I was on the subway coming back from York, and I felt it like a wave crashed over me so much so I had to pull out my phone (by way of journal) to jot the following in the Notes section of my old iPhone: “I’m not doing so ok. I’m actually aching.”

Grief for me isn’t tears. It isn’t any kind of obvious overwhelming sadness, and nor is it the kind of rage a filmmaker might prefer to more easily display her protagonist’s trauma through. Often my grief is cold and empty. Sometimes it has no temperature at all. A temperature you can feel. What I’ve experienced is just this undercurrent that you hardly notice until suddenly you realize how far adrift it’s taken you and that you feel so lonely you don’t know how to fill the gaps.

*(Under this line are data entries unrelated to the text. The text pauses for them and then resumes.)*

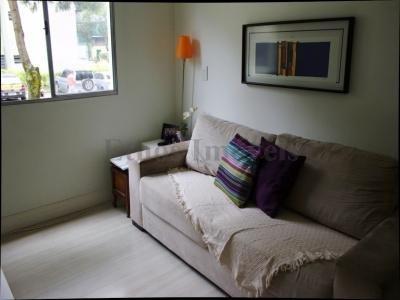 Ref.: 9446 - Apartamento Em São Paulo Para Venda - V9446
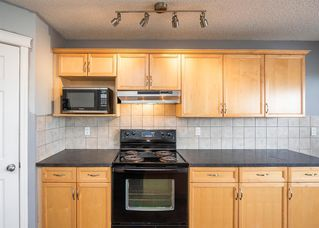 Photo 10: 127 Morningside Manor SW: Airdrie Detached for sale : MLS®# A1048913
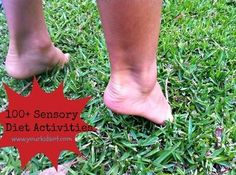 100+ Sensory diet activity suggestions for the home environment when you don't have access to a sensory gym.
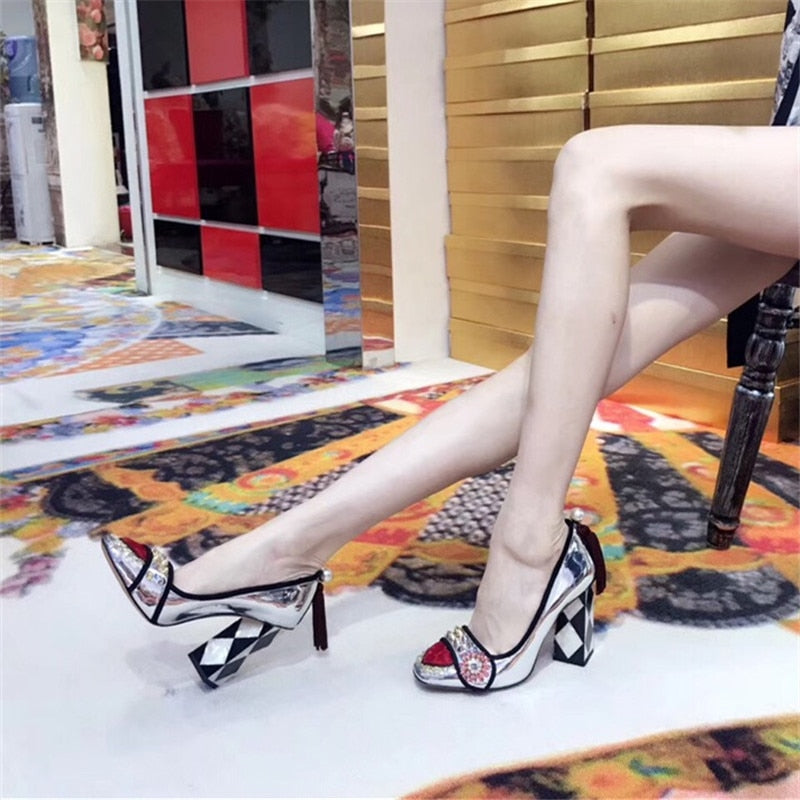 Women Square Toe Crystal Wedding Pumps
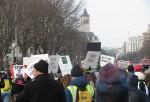 Pro-Gun Control Rally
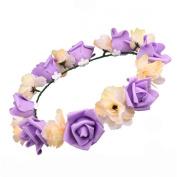 Cfrmall Women Rose Flower Foam Garland Wedding Flower Headband Hairband Boho Festival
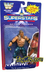 superstars wrestling action figure shawn michaels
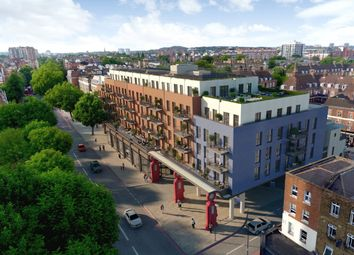 Thumbnail 1 bed flat for sale in Lyons Place, St John's Wood, London
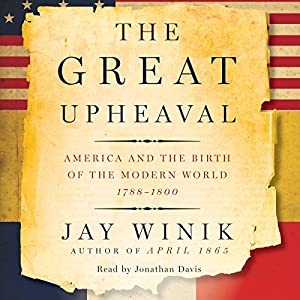 The Great Upheaval Hörbuch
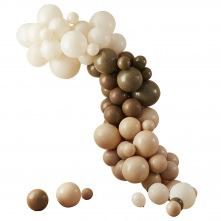 Arche de Ballons Jungle Safari Café Crème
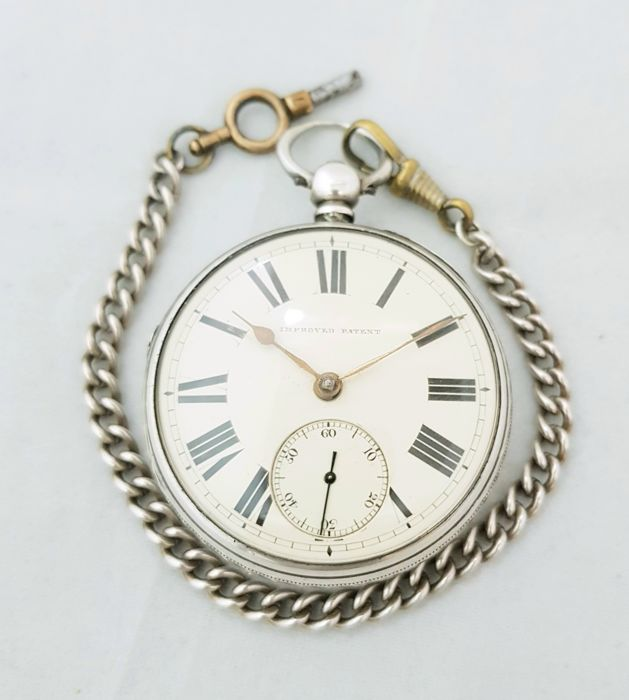 1873 - England - Birmingham - J. Jacobs & Co. improved patent  - verge fusee movement - silver pocket watch  - Mænd - 1850-1900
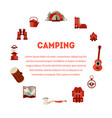 camping and hiking equipment banner with place for vector image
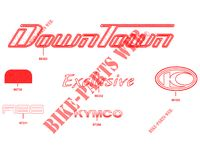 STICKERS for Kymco DOWNTOWN 125 I ABS EXCLUSIVE EURO 3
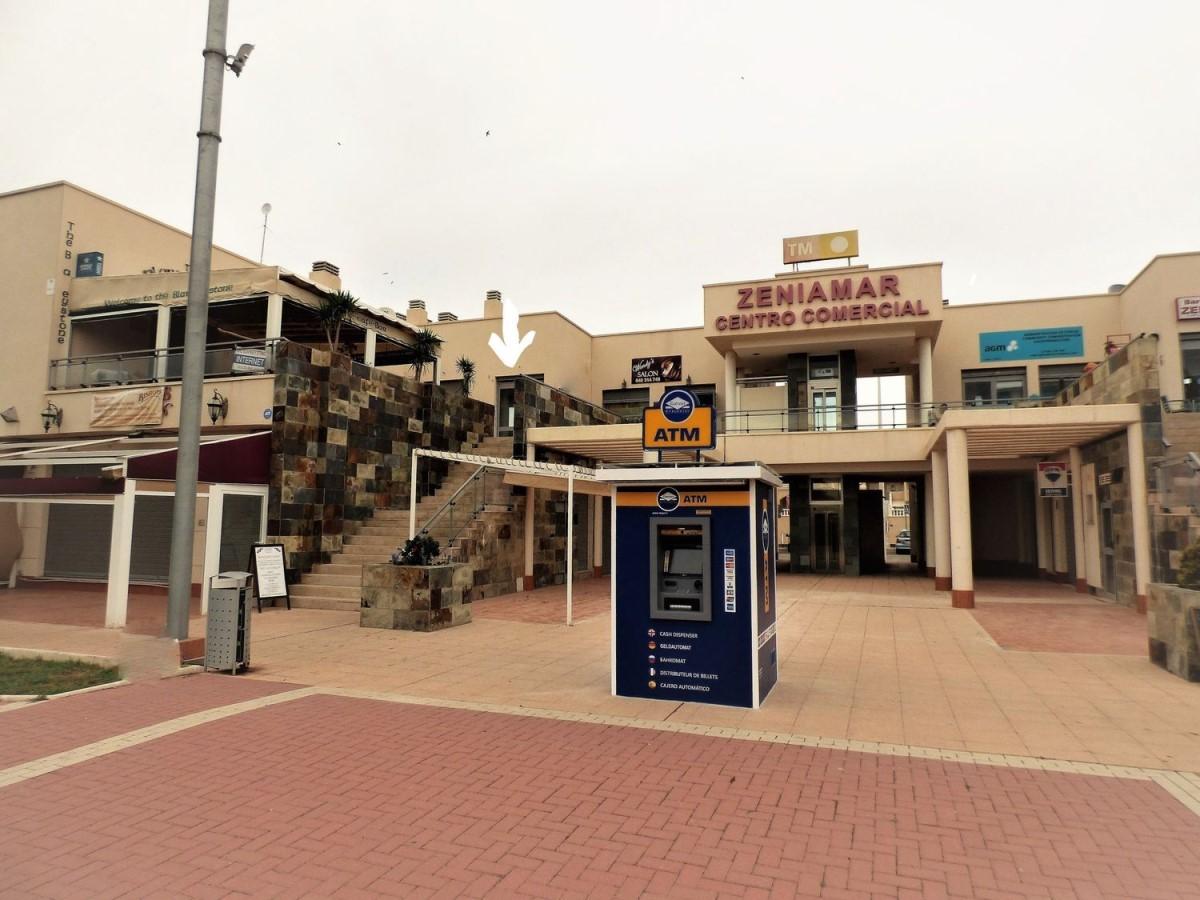 Local Comercial en Venta en Orihuela Costa, Orihuela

Of what value is a post as unhappy as this in a world that sits as precariously as it does at this moment? Even as across the globe the strongman populist politics of fear and rage work to sever ties we spent the better half of the 20th century working to create, that might all be small potatoes compared with what they say is already the irrevocable environmental damage we have wrought and the unbearable extreme weather to come. So what of my little grief in this greater world? Who needs to hear this?

Well …

I had a pretty cushy teaching job in Japan in my late 20s and early 30s. On returning to a university teaching world (speaking of precarious) where I don’t get a day’s paid vacation, never mind sick days, where summers off teaching is a thing only for the tenured, friends were baffled as to why I left a university gig at a prestigious private university in Kyoto that paid me for five months of paid vacation. That’s not a typo. Five months, not weeks. The answer as to why I left was very simple: community. Beyond Ai and a best friend who returned to his home country after our first two years in Osaka, I never had much of one there. My community was here, in Toronto.

That’s the only way I can explain why this very diary-like blog post (that I wavered about posting for some days) gets put up at all. Because I’m one who believes in sharing. As a practice. As a very human need.

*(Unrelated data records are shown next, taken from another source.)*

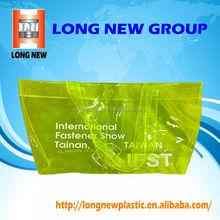 Offset printing glossy clear pvc shopping plastic bag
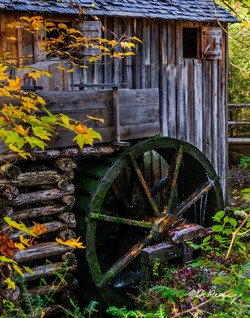 3076_cable_grist_mill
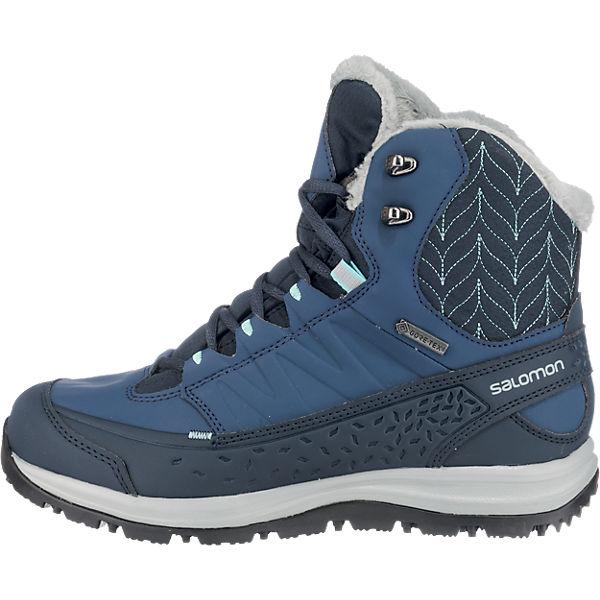 Salomon, Salomon Kaina Mid Gtx® Stiefeletten, dunkelblau  Gute Qualität beliebte Schuhe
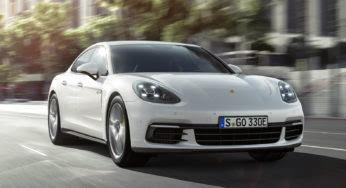 Porsche dévoile la Panamera hybride !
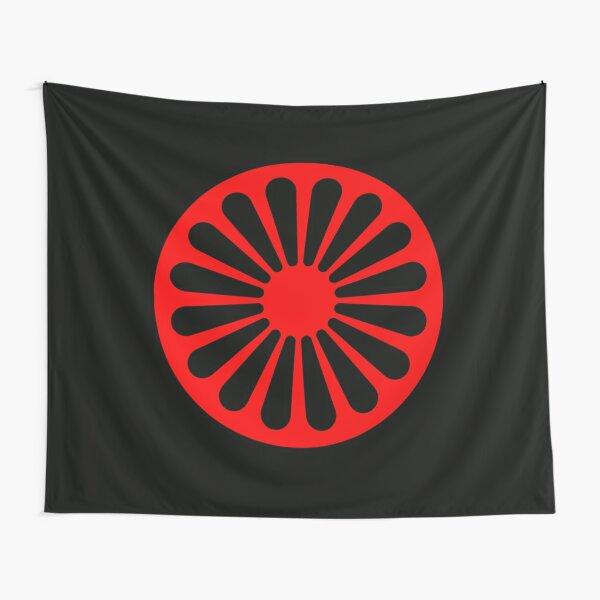 Romani anarchist flag Tapestry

A study of PTSD with combat soldiers, a comparison I heard about on CBC radio (“The Current” maybe?), looked at soldiers in the US coming back from the war in the Gulf (and other horrific conflicts), to Israeli soldiers who’d been in bloody battles far closer to home that were as bad or worse. In both cases they were looking at men who had been in serious combat, men who returned home with severe PTSD. A fundamental difference emerged over time. In the long-run, the Israeli soldiers, by and large, showed no serious trauma at all, while the Americans continued to suffer years, even decades later, many never recovering from their PTSD at all. The difference? Community. Pain shared is pain being dealt with is pain eventually, hopefully, possibly, eradicated.

Like I said earlier, the novels I love are either those from which I can receive comfort, or those I can commiserate with. This post would obviously be of the latter variety.

Thus I put this up for anyone who has loved and lost. As confoundedly bizarre as grief’s symptoms can manifest, just know, you aren’t alone.